======== DATASET ========

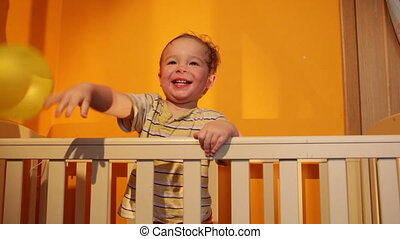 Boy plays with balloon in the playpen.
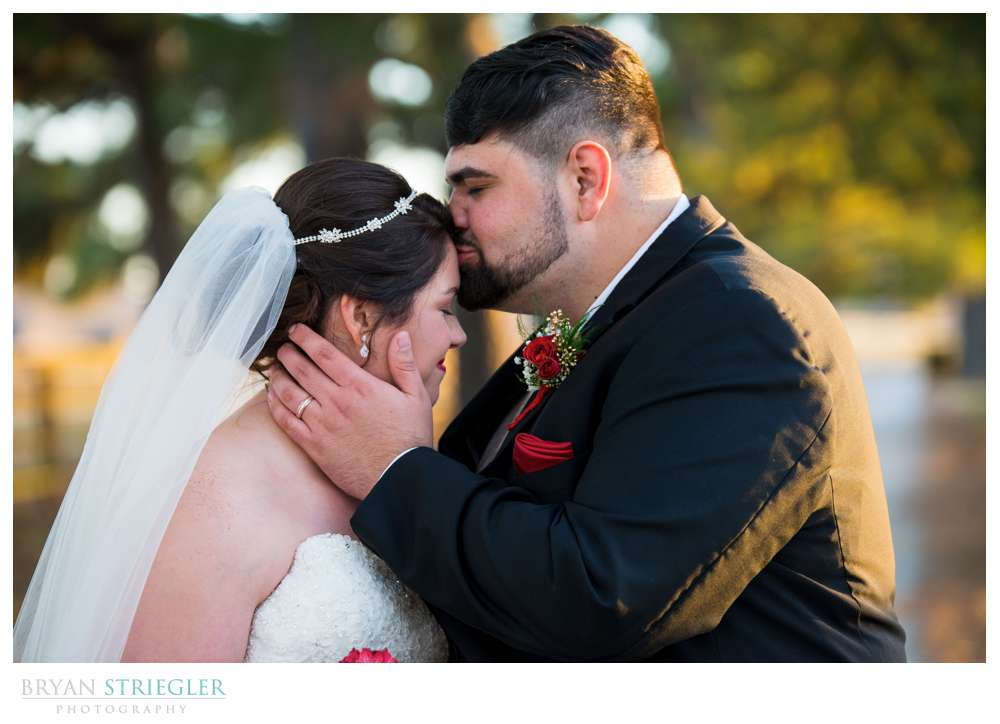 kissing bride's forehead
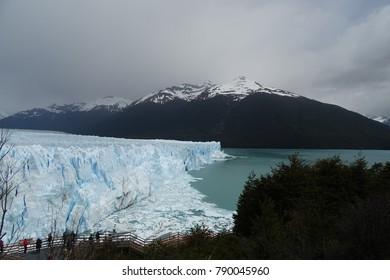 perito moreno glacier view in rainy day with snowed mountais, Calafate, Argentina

========
======== DATASET ========

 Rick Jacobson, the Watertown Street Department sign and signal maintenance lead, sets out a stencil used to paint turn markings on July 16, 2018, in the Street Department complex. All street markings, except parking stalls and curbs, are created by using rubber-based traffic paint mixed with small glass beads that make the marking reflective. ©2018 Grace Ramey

========

AIM OF THE TASK: Excluding any pictures, print exactly the lines of the listing above from the line with "Boy plays with balloon in the playpen." to the line with "perito moreno glacier", both ends included.

WRITTEN SOLUTION:
 Boy plays with balloon in the playpen.
 kissing bride's forehead
 perito moreno glacier view in rainy day with snowed mountais, Calafate, Argentina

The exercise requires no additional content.